Work to complete:
a. In two sentences, summarize the post on failure and innovation below, including its comments.
b. In the post on failure and innovation below, whose blog flagged the link between innovation and failure?

Excerpt:
Lucy Bernholz flags an important and awkward issue in her Philanthropy 2173 blog: the essential link between innovation and failure. If we’re truly committed to fostering innovation and risk-taking in our organizations’ artistic and management efforts, failure should be a key indicator of our attempts to do so.
If you’ve ever taught someone to ice skate or downhill ski, this indicator is obvious. If you don’t fall frequently, you’re not trying hard enough. You’re stiff and conservative in your motion, unwilling to commit, and therefore more slow to learn.
And yet, where is the expectation and even celebration of failure in the metrics of major foundations, major donors, and board meetings? And where is our strategy, modeled in some industries, to ”fail earlier, fail faster and reallocate the resources from the failures”?
So, at your next staff meeting, raise a coffee mug to a recent project that went horribly wrong. Someone should be congratulated.
Susan says
As Michael Moran’s book tells us, “Do it wrong quickly.” I believe…I believe!
Matthew says
John Maxwell has a book also, “Failing Forward” that argues for the major difference between high achievers and “average” achievers is how they treat failure. It is interesting that grantors and foundations seem to have a culture all their own about failure — while failure is recognized positively in the for-profit world, start-up world, and in the collaborative arts world. There must be room for failure if there is to be innovation. Might be fun to contrast that with mutations in evolution that lead to “sticky” new characteristics of species, due to the success of the mutation, which was originally failure, genetically speaking.
Chris Casquilho says
The Nonprofit Finance Fund has some very interesting white papers on the allocation of resources and ability to innovate. The nonprofit sector is not usually given the kind of cash-to-lose that risky ventures require, nor the usual kind of upfront funds for R&D and staff training that many for-profits include in their budgets. That being said, there are nonprofits and there are nonprofits – much of the day-to-day heavy lifting in our own communities is done by local groups in a fairly unsophisticated way – but there are probably many large nonprofits that can access the capital and cash necessary to innovate. One of the biggest challenges we face when framing this kind of discussion is which kind of nonprofit we’re addressing. Mostly, the conversation is fast and loose with easy division being between non- and for-profit, rather than conversations about scale, and the not-so-easily compartmentalized discussions of staff compensation and recruitment.

Information:
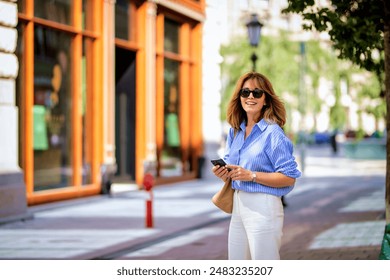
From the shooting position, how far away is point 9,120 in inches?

---

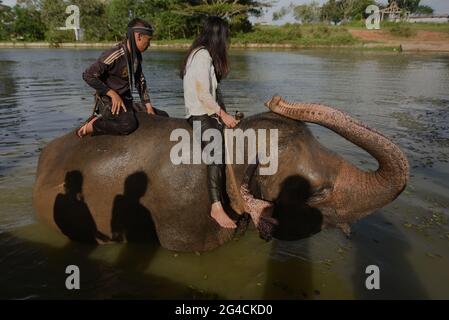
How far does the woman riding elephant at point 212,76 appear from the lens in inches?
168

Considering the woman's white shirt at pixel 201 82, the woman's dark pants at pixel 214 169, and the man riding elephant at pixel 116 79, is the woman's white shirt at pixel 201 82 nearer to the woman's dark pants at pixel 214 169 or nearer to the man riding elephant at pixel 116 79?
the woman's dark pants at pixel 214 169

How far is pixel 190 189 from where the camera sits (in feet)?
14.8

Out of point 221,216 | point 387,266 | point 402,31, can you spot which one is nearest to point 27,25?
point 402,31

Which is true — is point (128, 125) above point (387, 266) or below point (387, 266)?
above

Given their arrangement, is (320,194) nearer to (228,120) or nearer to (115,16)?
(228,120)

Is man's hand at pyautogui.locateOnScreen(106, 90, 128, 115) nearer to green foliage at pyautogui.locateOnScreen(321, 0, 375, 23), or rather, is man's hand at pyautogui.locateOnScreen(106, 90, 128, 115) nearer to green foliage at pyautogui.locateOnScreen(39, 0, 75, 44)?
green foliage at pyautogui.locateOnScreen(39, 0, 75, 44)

--

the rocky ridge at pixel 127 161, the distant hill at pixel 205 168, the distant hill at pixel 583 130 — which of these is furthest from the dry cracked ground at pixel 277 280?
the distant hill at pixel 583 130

Answers to the problems:
a. The post argues that failure should be a key indicator of a real commitment to innovation and risk-taking, much as frequent falls show that someone learning to skate or ski is trying hard enough. It asks why the metrics of foundations, donors, and boards don't expect or celebrate failure, and commenters add that innovation needs room for failure, though nonprofits rarely get the cash-to-lose and upfront R&D funds that risky ventures require.

b. Lucy Bernholz's Philanthropy 2173 blog.